In the context of adult care, young adults and their families/guardians should continuously be offered regular psychosocial support. It is well known that leaving a familiar environment presents an emotional stress factor. The goal is to improve care for these chronically ill young adults, strengthen compliance and ensure integration into the adult world, including medical care [38,39].

4. Conclusions

SCD is a multifaceted, multisystem disorder associated with acute and chronic complications due to complex pathophysiological mechanisms that can affect patients physically, psychologically and mentally. The increased morbidity and mortality as compared with unaffected peers, as well as the rarity of the disease in Germany, together with structural requirements, lead to a particular need for national guidance on a standardized process and structure for the transition of adolescents and young adults with SCD in Germany [3].

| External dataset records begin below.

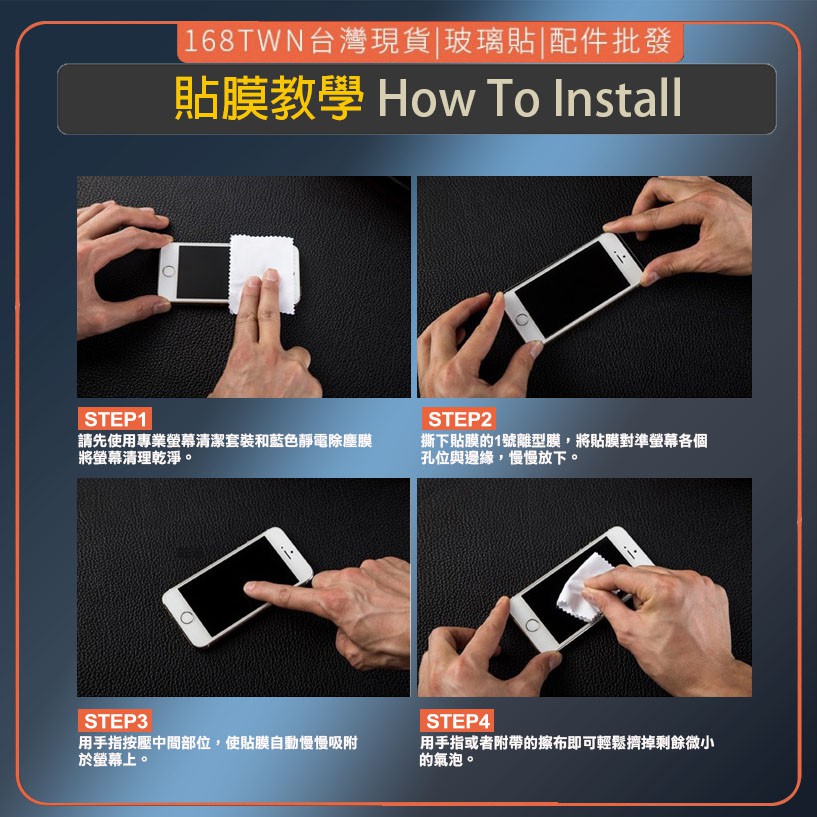 168TWN台灣現貨|玻璃貼|配件批發

貼膜教學 How To Install

STEP1
請先使用專業螢幕清潔套裝和藍色靜電除塵膜將螢幕清理乾淨。

STEP2
撕下貼膜的1號離型膜，將貼膜對準螢幕各個孔位與邊緣，慢慢放下。

STEP3
用手指按壓中間部位，使貼膜自動慢慢吸附於螢幕上。

STEP4
用手指或者附帶的擦布即可輕鬆擠掉剩餘微小的氣泡。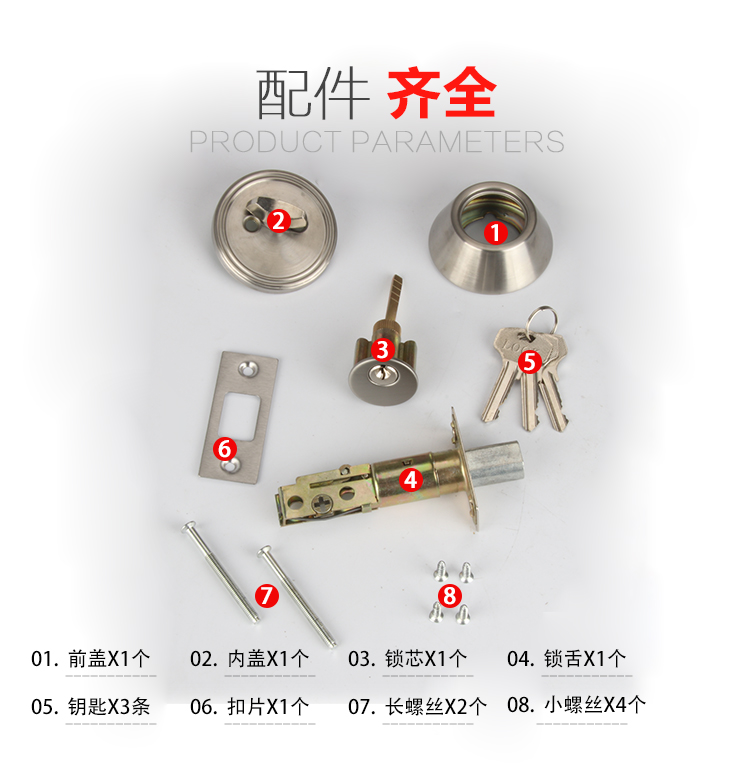 配件 齐全
PRODUCT PARAMETERS

2
1
3
5
6
4
7
8

01. 前盖X1个
02. 内盖X1个
03. 锁芯X1个
04. 锁舌X1个
05. 钥匙X3条
06. 扣片X1个
07. 长螺丝X2个
08. 小螺丝X4个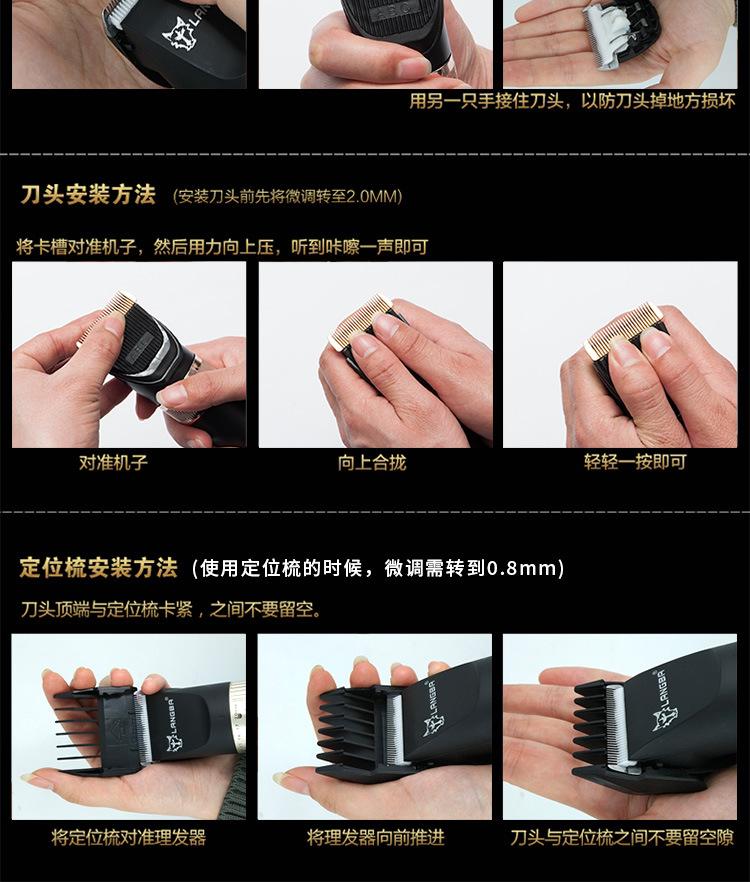 用另一只手接住刀头，以防刀头掉地方损坏

刀头安装方法 (安装刀头前先将微调转至2.0MM)

将卡槽对准机子，然后用力向上压，听到咔嚓一声即可

对准机子

向上合拢

轻轻一按即可

定位梳安装方法 (使用定位梳的时候，微调需转到0.8mm)

刀头顶端与定位梳卡紧，之间不要留空。

LANGBA

LANGBA

LANGBA

将定位梳对准理发器

将理发器向前推进

刀头与定位梳之间不要留空隙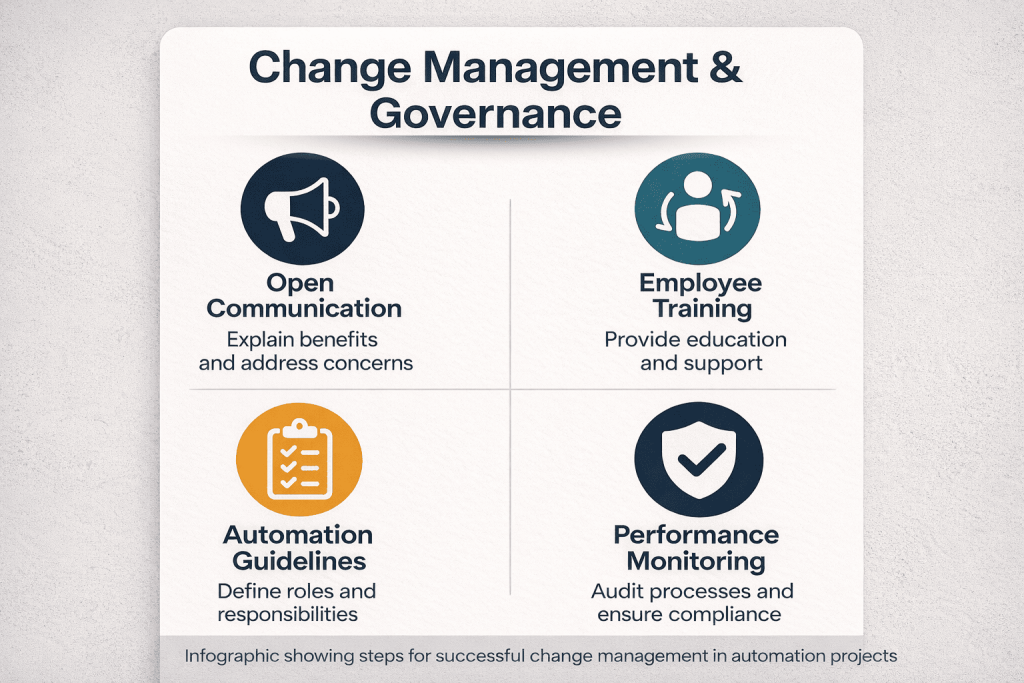 Change Management & Governance

Open Communication
Explain benefits and address concerns

Employee Training
Provide education and support

Automation Guidelines
Define roles and responsibilities

Performance Monitoring
Audit processes and ensure compliance

Infographic showing steps for successful change management in automation projects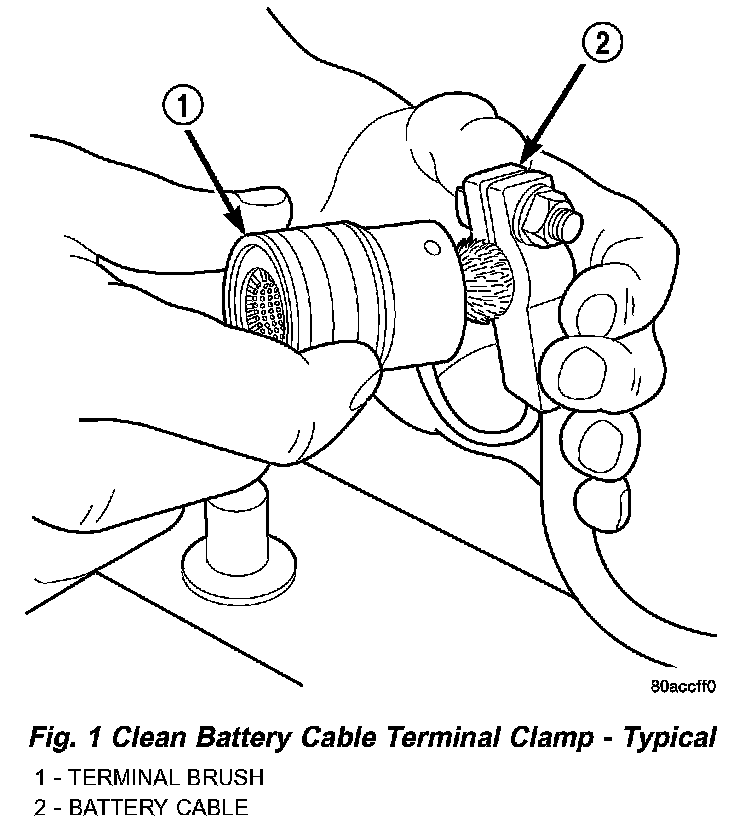 1

2

80accff0

Fig. 1 Clean Battery Cable Terminal Clamp - Typical

1 - TERMINAL BRUSH
2 - BATTERY CABLE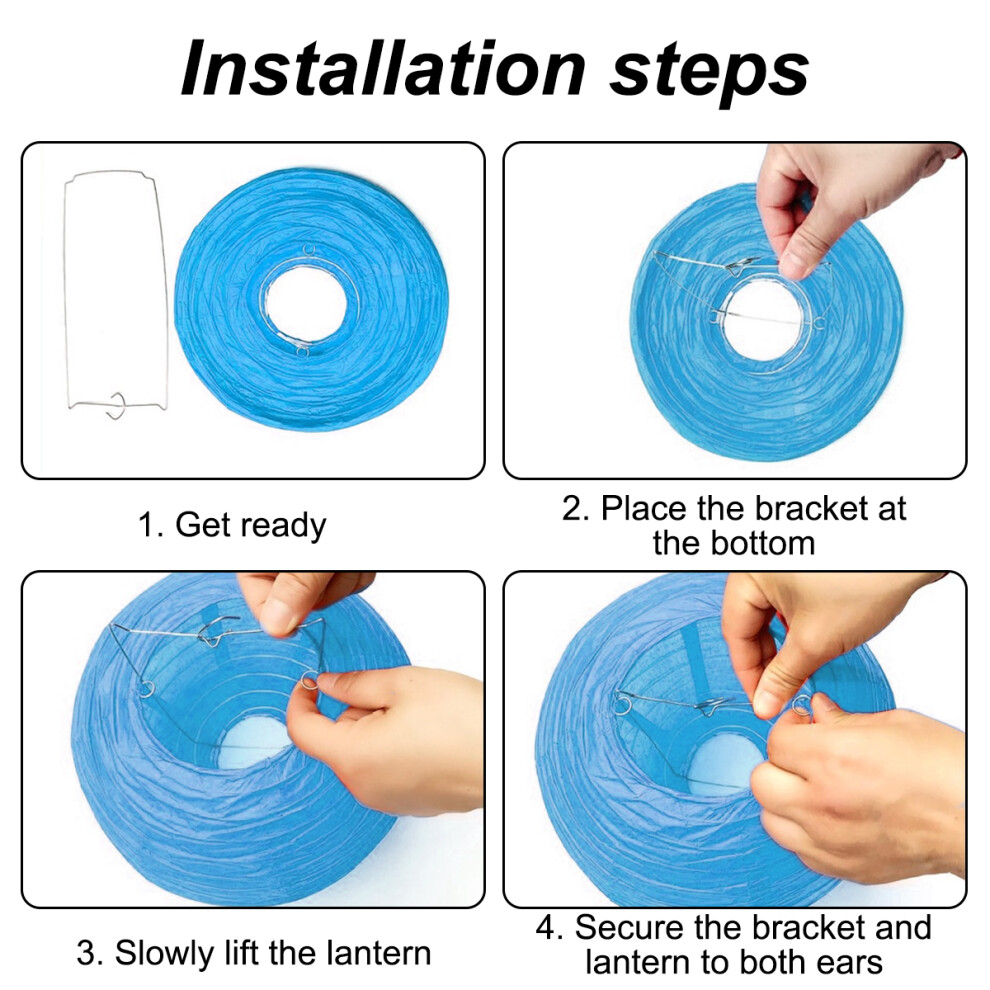 Installation steps

1. Get ready

2. Place the bracket at the bottom

3. Slowly lift the lantern

4. Secure the bracket and lantern to both ears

In addition to the national newborn screening (NBS) for SCD, which was introduced in October 2021, and guarantees the early identification of patients, the development and implementation of such a structured transition will further improve medical care, lead to a better quality of life and even increase chances of survival in the future, based on the prevention or at least early diagnosis and treatment of foreseeable chronic organ changes [40,41]. In addition, such a standardized transition process may be of significant health and economic relevance considering the increased need for acute medical care, especially in young adulthood, as well as the demanding treatment of chronic organ complications [42,43,44]. Therefore, the inclusion of these transition services in the regular care of chronically ill adolescents and young adults suffering from SCD and the coverage of financial requirements by health insurance companies are very important and required.